Briefly, the total amount of memory needed to index entities is equal to the sum of the sizes of the files entities.index and entities.hash. This value can be used to determine how much memory is used and therefore how to divide the remaining between the cache-memory, etc.
An upper bound on the number of unique entities is given by the size of entities.hash divided by 12 (memory is allocated in pages and therefore the last page will likely not be full).

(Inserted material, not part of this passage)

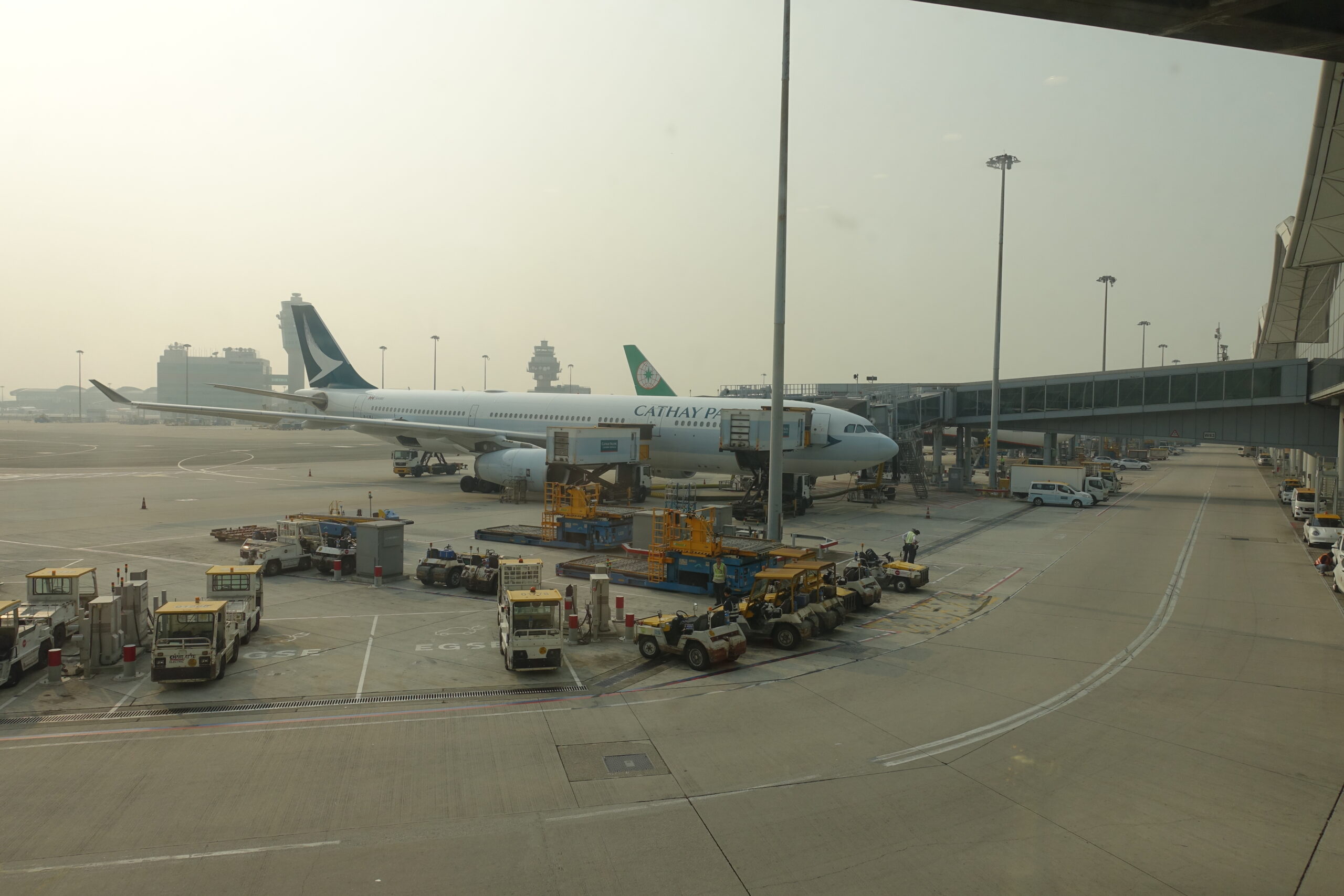 香港国際空港の出発ロビーで１晩、泊まってみた。空港で泊まる注意点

The file entities.index is used to look up entries in the file entities.hash and its size is equal to the value of the entity-index-size parameter multiplied by 4. Therefore the entity-index-size parameter has less to do with efficient use of memory and more to do with the performance of entity indexing and lookup. The larger this value, the less collisions occur in the entities.hash table. A reasonable size for this parameter is at least half the number of unique entities. However, the size of this data structure is never changed once the repository is created, so this knowledge can only be used to adjust this value for the next clean load of the dataset with a new (empty) repository.
The following parameters can be adjusted:
|entity-index-size||set to a large enough value as described above|
|enablePredicateList||can speed up queries (and loading)|
|journaling||Should be set to true|
|predicate-memory||if predicate lists are enabled|
|fts-memory||if using Node Search|
Don't forget that:
If any one of these is missed out, it will be calculated. If two or more are unspecified then the remaining cache memory is divided evenly between them.
Furthermore, the inference semantics can be adjusted by choosing a different rule set. However, this will require a reload of the whole repository, otherwise some inferences can remain when they should not.